▶ _Your task_: In the text below on children's hearing, who evaluates a child's hearing at an appointment?
Study text START
What are some signs of possible hearing loss in a school-aged child? 

  • Asks for information to be repeated or frequently says "what?" 
  • Turns ear toward the speaker or the sound source 
  • Has a history of chronic ear infections 
  • Turns the volume up on the TV or radio 
  • Teachers may report the child is misbehaving or having trouble hearing

What causes hearing loss or hearing disorders?

Causes of hearing loss may include: 

  • Family history 
  • Health problems at birth 
  • Genetic disorders 
  • Syndromes 
  • Certain types of drug therapies 
  • Persistent middle ear fluid or chronic ear infections 
  • Exposure to loud noise 
  • Head trauma

What should I do if I have concerns about my child's hearing?

If you are concerned about your child’s hearing, contact central scheduling at Children's Hospital of Wisconsin at (414) 607-5280 or (877) 607-5280. Let them know you would like to make an appointment for a hearing test with a specialist in our audiology program.

Who will test my child's hearing?

If you come for an appointment, a pediatric audiologist will evaluate your child's hearing. He or she will determine the type of hearing test your child should receive based on his or her age and developmental level. The audiologist may also make referrals to an ear, nose and throat physician (otolaryngologist) or a speech-language pathologist.

How old does my child have to be to have a hearing test?

It is never too early to test your child's hearing. In fact, your baby should have a hearing screening at birth before leaving the hospital. If your baby was or will be born in a hospital that does not screen newborns for hearing loss, ask your pediatrician to arrange for your baby's hearing screening. Early hearing screening is important because proper hearing is key to your child's speech and language development and overall learning.

What are common types of hearing tests for children?
Study text END
Data provided START
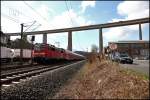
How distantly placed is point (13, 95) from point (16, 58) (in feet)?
159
Data provided END
▶ _Output below_: A pediatric audiologist.